In this iteration, Napoleon Solo (Henry Cavill) is a former master burglar; captured but pardoned in exchange for working for the CIA, and Illya Kuryakin (Armie Hammer) is the KGB’s best man, but prone to fits of violent rage. So clearly this is not your father’s (or in my case, my) U.N.C.L.E. agents.  Cavill plays Solo with a smooth charm that works perfectly, and while he’s not the cool emotionless Russian that sent hearts aflutter in the 60s, Hammer plays Illya as a semi-traditional Russian brute with a soft side.

Also missing is U.N.C.L.E.’s nemesis Thrush – here an unnamed “international criminal organization” is behind the plot, headed by Victoria Vinciguerra (Elizabeth Debicki), a classic brilliant femme fatale, played to the hilt. The organization has obtained the means and the scientific expertise to manufacture nuclear weapons, still the hotly guarded secret in the sixties, forcing the US and USSR to team up and send in their best men, the aforementioned Napoleon and Illya, who have by now met once, before the were asked to play nice. Napoleon had just completed a tactical extraction, pursued by Illya, of one Gaby Teller (Alicia Vikander), daughter of the scientist believed to be working for Victoria. She is recruited to make contact with her…um, father’s brother, who is believed to have been the one to facilitate the arrangement, in the hopes of revealing their treasonous scheme.

The film hits all the points you’d like a period spy movie to hit— fast-paced split-screen editing, the stealth incursion into the bad guy’s lair, some staggering costumes for the ladies (none of which were particularly revealing, but still a retro joy to behold) and the requisite turncoat moment or two (to say who did it to whom would be telling). The soundtrack is a delight, a combination of Ritchie’s traditional amazing skill for picking existing songs, and a score chock fill of pan flutes and hammer dulcimers, the source of much of the music found in spy films in the sixties. But the film rises and falls on the chemistry between the stars.  Cavill and Hammer plays against each other perfectly, and both work well with Vikander.

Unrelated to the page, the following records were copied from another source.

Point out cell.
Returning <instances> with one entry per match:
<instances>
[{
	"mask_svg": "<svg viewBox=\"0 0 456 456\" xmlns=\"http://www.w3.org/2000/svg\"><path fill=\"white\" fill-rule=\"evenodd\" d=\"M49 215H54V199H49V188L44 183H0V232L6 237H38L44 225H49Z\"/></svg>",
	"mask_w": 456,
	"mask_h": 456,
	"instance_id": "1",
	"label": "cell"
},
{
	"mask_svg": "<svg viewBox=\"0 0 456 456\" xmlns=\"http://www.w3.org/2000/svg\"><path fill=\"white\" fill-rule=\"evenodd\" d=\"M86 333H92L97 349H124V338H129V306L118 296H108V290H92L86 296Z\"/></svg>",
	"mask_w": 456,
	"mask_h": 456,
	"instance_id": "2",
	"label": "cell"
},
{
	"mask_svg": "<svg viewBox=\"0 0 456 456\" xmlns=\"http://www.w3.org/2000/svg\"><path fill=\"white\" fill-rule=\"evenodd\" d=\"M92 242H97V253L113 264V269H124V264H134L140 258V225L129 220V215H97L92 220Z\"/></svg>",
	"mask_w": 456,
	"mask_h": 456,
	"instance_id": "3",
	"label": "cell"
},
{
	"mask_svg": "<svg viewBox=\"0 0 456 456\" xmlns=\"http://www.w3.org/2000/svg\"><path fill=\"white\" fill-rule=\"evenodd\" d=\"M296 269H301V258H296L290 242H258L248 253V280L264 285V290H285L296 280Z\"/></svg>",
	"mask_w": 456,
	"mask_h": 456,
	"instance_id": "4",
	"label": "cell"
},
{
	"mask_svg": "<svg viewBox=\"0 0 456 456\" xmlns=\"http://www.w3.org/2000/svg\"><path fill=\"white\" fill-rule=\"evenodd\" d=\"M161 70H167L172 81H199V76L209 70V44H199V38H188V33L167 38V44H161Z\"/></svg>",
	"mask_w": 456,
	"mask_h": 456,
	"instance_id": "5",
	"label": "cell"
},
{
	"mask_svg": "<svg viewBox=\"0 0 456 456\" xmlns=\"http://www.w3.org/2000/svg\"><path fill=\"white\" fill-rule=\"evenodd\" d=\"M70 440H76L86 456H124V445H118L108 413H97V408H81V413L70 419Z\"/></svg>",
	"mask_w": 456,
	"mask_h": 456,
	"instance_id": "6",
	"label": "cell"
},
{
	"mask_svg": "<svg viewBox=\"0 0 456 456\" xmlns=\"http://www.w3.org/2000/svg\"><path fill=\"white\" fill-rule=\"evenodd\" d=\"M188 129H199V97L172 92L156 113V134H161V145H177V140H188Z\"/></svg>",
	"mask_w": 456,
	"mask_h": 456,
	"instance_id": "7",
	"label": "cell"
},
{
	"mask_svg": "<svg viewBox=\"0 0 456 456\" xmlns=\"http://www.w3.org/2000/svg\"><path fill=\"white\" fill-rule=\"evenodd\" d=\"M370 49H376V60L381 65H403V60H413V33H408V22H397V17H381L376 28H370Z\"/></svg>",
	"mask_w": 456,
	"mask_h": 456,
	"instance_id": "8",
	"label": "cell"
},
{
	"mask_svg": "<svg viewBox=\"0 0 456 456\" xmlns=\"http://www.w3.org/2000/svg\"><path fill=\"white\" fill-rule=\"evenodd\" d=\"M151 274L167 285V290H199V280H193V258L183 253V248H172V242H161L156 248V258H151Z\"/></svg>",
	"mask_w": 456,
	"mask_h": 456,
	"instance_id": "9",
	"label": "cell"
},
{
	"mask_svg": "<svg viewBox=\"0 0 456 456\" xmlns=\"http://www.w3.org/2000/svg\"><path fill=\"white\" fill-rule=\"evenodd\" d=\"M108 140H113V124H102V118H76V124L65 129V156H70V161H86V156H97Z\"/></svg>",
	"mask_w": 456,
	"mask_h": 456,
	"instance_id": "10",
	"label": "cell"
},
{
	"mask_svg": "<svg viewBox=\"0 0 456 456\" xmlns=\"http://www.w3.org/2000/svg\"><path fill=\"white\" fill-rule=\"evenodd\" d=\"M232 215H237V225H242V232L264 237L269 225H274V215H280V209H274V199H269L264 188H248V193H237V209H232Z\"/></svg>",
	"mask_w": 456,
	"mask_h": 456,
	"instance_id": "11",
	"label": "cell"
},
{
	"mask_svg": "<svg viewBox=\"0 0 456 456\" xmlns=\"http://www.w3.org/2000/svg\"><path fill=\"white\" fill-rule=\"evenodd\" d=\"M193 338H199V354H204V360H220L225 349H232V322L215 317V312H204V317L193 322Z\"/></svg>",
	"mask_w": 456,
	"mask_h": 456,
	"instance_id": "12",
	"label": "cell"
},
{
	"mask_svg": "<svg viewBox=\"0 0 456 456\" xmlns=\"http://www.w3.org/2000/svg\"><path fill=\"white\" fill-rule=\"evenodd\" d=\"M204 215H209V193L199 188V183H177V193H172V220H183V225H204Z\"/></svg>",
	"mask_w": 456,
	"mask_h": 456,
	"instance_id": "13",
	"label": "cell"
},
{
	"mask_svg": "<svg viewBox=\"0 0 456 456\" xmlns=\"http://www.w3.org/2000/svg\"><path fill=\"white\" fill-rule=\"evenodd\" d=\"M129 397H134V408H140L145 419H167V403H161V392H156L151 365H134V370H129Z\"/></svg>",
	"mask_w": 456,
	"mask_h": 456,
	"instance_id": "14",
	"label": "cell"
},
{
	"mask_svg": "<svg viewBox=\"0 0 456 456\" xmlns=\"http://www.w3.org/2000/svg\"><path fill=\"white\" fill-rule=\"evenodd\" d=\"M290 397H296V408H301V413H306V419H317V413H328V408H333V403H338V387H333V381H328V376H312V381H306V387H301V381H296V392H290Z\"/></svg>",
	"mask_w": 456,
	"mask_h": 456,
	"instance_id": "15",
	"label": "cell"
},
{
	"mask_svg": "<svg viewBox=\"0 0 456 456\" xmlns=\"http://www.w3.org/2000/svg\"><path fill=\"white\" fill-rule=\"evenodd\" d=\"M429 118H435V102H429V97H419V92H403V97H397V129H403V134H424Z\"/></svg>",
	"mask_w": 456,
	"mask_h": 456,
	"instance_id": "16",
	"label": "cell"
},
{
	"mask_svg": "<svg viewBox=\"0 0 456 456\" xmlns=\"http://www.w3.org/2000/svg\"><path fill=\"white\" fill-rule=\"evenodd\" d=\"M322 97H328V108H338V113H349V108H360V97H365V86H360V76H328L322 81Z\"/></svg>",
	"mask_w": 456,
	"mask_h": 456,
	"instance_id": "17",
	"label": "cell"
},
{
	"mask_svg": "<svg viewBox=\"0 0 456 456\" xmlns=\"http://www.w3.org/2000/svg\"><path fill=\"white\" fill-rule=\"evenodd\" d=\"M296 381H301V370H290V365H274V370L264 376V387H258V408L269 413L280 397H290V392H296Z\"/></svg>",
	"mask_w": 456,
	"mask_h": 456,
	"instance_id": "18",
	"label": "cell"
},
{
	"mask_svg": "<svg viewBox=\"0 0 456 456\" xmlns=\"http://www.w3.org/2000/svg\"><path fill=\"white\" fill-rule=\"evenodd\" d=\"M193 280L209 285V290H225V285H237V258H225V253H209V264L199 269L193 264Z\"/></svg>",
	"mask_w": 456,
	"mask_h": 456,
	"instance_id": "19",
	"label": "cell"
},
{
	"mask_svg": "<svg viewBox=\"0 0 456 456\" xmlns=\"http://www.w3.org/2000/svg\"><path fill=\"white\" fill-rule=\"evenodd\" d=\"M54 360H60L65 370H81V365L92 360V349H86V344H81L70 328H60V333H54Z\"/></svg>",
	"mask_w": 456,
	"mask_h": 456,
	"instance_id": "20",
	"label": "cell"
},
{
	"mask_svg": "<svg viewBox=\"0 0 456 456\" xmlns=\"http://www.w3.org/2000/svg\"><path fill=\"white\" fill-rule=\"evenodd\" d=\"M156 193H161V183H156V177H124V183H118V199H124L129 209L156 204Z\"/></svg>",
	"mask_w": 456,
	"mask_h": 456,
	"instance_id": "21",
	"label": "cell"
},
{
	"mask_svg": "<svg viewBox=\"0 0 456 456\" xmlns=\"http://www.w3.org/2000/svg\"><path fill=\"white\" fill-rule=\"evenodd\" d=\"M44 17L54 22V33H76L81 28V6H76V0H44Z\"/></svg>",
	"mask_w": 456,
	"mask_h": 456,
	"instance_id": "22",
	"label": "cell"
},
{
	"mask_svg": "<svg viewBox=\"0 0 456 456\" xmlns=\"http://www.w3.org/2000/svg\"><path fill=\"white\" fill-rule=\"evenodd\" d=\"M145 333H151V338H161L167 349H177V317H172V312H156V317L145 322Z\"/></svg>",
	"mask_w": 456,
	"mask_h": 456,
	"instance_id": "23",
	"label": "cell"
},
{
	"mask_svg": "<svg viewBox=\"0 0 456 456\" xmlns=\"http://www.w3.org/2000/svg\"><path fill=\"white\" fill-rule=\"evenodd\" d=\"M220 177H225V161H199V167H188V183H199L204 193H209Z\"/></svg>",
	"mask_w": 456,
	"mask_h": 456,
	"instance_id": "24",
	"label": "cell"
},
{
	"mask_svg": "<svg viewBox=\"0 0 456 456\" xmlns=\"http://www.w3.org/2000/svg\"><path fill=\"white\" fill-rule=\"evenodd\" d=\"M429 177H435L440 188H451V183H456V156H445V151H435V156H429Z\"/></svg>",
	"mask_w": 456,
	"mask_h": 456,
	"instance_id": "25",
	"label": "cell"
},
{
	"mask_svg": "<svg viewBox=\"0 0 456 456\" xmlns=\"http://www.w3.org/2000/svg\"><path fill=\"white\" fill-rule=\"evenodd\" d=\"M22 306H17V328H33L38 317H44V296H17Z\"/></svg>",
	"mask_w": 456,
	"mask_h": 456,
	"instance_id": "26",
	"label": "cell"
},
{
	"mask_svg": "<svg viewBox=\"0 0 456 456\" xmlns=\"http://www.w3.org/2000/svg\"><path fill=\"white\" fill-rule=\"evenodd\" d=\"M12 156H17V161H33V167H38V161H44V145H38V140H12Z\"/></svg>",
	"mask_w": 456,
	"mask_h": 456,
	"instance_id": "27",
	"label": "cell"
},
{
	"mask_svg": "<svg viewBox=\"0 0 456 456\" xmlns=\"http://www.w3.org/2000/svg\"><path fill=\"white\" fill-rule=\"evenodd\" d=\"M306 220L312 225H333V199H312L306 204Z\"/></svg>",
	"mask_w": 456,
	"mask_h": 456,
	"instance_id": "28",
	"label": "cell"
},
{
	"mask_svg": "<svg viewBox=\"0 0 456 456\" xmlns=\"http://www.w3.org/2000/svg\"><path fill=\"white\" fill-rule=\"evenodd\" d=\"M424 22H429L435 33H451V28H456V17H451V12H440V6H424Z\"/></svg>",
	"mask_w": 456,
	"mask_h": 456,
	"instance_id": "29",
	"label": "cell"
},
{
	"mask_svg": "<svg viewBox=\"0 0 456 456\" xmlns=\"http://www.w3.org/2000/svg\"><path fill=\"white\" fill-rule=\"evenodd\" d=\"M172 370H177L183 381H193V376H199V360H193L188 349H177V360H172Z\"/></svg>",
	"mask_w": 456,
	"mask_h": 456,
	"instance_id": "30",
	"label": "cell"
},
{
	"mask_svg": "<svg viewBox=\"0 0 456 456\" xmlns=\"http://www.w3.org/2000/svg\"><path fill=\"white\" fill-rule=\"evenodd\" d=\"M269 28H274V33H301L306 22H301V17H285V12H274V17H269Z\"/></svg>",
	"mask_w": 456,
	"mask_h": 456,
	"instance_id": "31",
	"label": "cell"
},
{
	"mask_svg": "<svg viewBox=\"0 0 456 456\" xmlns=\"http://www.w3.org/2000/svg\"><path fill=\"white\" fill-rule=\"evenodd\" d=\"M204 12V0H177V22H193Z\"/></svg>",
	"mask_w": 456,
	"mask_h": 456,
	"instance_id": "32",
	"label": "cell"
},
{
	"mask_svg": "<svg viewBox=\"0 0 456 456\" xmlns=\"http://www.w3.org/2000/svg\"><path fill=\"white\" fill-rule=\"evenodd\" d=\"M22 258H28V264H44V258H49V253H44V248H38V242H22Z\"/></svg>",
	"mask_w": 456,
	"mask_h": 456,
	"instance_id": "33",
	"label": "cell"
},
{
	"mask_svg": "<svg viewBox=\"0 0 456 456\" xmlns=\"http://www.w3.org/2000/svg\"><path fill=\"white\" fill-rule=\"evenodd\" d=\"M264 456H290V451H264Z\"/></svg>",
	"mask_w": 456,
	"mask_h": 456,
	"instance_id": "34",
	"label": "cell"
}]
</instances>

As mentioned at the beginning, the only complaint one could have for the film is exactly how little a role U.N.C.L.E. itself actually plays in the film. Hugh Grant arrives in the third act as Alexander Waverly, here a member of British Intelligence, and it’s only at the very last moment of the film that the eponymous acronym is ever used, and even then, it’s made to sound like it’s going to be nothing more than a code name for the pair, um…team. I pretty much knew going in that we were going to be saddled with a “When they first met” movie, and we would have to sit there and wait for them to become the team we know with the same impatient frustration of sitting through Popeye, and just waiting for Robin Williams to eat the gorram spinach.  We didn’t get cameos by Robert Vaughn or David McCallum, I didn’t even see the U.N.C.L.E. special Walthers I thought I’d spied in the trailer.  I sat through the credits, hoping against hope they’d give us ONE tip of the hat, that iconic title card that made sitting through the TV show’s credit worth it every week.

Throw me a frikkin' BONE, here!

Throw me a frikkin’ BONE, here!

Happily, this was one of the few cases where I was able to put my feeling about missing what we didn’t get aside and just enjoy what we did get, because what we got was cherce.